Exosomes and Autophagy: Suspicious Partners in Drusen Biogenesis and AMD

The goal of this study is to understand how autophagy and exosome pathways in RPE and retinal cells contribute to drusen formation and AMD progression and to identify potential biomarkers for AMD.

Age-related macular degeneration (AMD) affects a part of the retina called the macula responsible for clear vision. A damaged macula will lead to central vision loss, significantly affecting the quality of life affected by this disease. There is no treatment for dry AMD. The research team seeks to understand how little vesicles, called exosomes, that retinal pigment epithelium (RPE) and retinal cells secrete and contain many cellular bioproducts contribute to drusen formation and the progression of AMD. They will also identify bioactive molecules released in exosomes that could serve as potential biomarkers for AMD.

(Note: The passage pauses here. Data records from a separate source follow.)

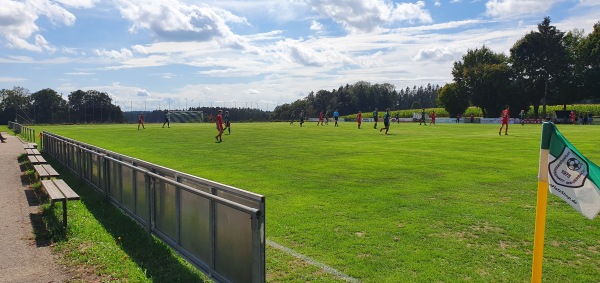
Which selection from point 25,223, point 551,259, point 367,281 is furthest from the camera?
point 25,223

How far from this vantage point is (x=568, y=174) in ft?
11.2

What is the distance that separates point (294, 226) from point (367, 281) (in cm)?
226

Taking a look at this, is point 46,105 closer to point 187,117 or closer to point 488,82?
point 187,117

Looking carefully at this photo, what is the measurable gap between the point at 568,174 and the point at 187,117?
299 feet

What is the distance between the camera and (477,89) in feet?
228

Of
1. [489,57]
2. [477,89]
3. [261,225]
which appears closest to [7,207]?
[261,225]

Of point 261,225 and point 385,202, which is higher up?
point 261,225

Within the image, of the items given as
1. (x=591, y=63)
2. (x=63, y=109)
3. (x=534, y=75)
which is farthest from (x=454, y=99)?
(x=63, y=109)

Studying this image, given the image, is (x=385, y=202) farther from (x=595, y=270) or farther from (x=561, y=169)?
(x=561, y=169)

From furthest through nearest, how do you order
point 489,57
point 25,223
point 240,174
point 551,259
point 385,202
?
1. point 489,57
2. point 240,174
3. point 385,202
4. point 25,223
5. point 551,259

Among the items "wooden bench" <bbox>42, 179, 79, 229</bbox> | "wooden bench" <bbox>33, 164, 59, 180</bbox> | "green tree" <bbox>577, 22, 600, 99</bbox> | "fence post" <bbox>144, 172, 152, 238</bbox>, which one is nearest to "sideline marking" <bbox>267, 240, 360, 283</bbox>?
"fence post" <bbox>144, 172, 152, 238</bbox>

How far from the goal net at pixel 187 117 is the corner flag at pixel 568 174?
88919mm

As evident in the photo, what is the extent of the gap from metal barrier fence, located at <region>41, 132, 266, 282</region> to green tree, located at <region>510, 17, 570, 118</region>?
72191 mm

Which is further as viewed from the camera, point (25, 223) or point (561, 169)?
point (25, 223)
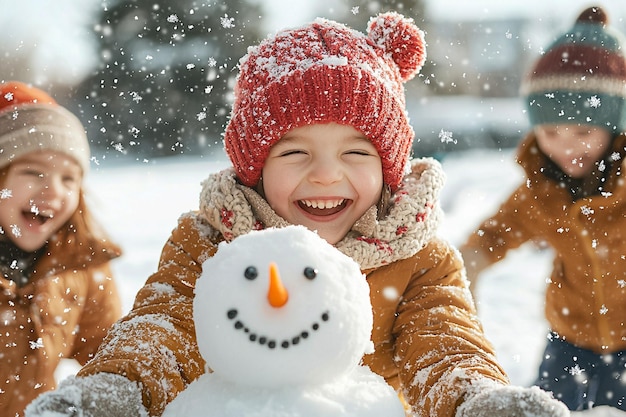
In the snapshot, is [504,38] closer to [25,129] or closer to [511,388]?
[25,129]

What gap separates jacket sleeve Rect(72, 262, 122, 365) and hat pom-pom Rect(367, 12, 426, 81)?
891 mm

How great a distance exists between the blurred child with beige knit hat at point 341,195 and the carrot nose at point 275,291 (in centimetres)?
40

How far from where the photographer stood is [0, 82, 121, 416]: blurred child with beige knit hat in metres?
1.51

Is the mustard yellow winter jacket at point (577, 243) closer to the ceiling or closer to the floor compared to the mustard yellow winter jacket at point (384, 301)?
closer to the ceiling

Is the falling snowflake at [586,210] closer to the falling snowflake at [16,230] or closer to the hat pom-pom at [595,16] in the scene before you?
the hat pom-pom at [595,16]

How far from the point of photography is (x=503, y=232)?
200cm

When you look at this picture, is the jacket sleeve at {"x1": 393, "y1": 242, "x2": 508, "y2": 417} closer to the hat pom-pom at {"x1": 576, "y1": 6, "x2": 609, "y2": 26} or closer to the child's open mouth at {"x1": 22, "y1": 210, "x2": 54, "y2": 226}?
the child's open mouth at {"x1": 22, "y1": 210, "x2": 54, "y2": 226}

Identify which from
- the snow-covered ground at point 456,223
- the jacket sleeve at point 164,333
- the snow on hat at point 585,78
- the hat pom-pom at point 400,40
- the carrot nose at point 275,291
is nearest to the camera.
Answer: the carrot nose at point 275,291

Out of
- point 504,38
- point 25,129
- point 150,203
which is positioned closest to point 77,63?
point 25,129

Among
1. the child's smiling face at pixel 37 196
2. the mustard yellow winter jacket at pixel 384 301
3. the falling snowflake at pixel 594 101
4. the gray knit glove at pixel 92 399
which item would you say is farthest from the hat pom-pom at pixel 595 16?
the gray knit glove at pixel 92 399

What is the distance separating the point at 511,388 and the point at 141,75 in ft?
9.07

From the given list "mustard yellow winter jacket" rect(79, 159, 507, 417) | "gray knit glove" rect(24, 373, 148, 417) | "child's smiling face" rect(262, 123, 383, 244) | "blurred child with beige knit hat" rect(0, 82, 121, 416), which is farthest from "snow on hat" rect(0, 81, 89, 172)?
"gray knit glove" rect(24, 373, 148, 417)

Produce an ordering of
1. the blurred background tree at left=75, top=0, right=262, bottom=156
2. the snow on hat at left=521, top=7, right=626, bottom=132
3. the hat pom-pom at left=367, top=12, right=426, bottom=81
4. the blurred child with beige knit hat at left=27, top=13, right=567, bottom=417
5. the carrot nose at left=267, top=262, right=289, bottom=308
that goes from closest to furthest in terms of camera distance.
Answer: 1. the carrot nose at left=267, top=262, right=289, bottom=308
2. the blurred child with beige knit hat at left=27, top=13, right=567, bottom=417
3. the hat pom-pom at left=367, top=12, right=426, bottom=81
4. the snow on hat at left=521, top=7, right=626, bottom=132
5. the blurred background tree at left=75, top=0, right=262, bottom=156

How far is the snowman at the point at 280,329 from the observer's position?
26.0 inches
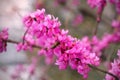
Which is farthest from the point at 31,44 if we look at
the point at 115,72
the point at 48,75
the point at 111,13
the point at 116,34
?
the point at 111,13

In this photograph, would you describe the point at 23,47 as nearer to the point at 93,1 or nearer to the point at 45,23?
the point at 45,23

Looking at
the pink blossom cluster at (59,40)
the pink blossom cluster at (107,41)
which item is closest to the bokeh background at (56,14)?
the pink blossom cluster at (107,41)

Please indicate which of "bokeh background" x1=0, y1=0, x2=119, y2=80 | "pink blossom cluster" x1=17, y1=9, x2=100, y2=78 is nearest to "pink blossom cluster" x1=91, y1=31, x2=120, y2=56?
"bokeh background" x1=0, y1=0, x2=119, y2=80

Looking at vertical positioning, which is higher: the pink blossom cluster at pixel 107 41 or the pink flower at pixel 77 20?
the pink flower at pixel 77 20

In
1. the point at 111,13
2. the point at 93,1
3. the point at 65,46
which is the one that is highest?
the point at 111,13

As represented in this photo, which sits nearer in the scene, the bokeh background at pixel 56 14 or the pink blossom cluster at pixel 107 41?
the pink blossom cluster at pixel 107 41

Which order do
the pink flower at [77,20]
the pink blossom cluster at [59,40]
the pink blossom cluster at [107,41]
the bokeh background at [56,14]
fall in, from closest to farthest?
1. the pink blossom cluster at [59,40]
2. the pink blossom cluster at [107,41]
3. the bokeh background at [56,14]
4. the pink flower at [77,20]

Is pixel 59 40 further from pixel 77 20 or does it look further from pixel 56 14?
pixel 77 20

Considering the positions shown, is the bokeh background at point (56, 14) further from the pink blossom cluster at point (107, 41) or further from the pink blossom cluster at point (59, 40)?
the pink blossom cluster at point (59, 40)

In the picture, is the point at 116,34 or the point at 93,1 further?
the point at 116,34

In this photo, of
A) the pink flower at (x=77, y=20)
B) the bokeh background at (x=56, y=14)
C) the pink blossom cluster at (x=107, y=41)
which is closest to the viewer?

Ours relies on cutting-edge technologies: stem cell differentiation, in vitro disease modeling, exosome purification, and biochemistry. If successful, our aims will clarify the impact of autophagy on exosome cargo composition; define the contribution of exosomes to drusen formation; elucidate if exosomes release serves as a cellular mechanism to bypass the autophagic defect in AMD; uncover AMD-specific cargo contained within exosomes. Since these vesicles travel through biofluids, our studies will be used to test whether circulating exosomes serve as biomarkers of AMD; reveal the contribution.

The goal is to bridge basic research on AMD with clinical application by transforming our understanding of AMD pathophysiology and drusen formation. This involves preclinical validation, investigating interventions targeting autophagy and exosomes, biomarker development, diagnostic tool integration, therapeutic development, and patient stratification for personalized treatments. Through these strategies, we aim to improve AMD diagnosis, treatment, and patient outcomes.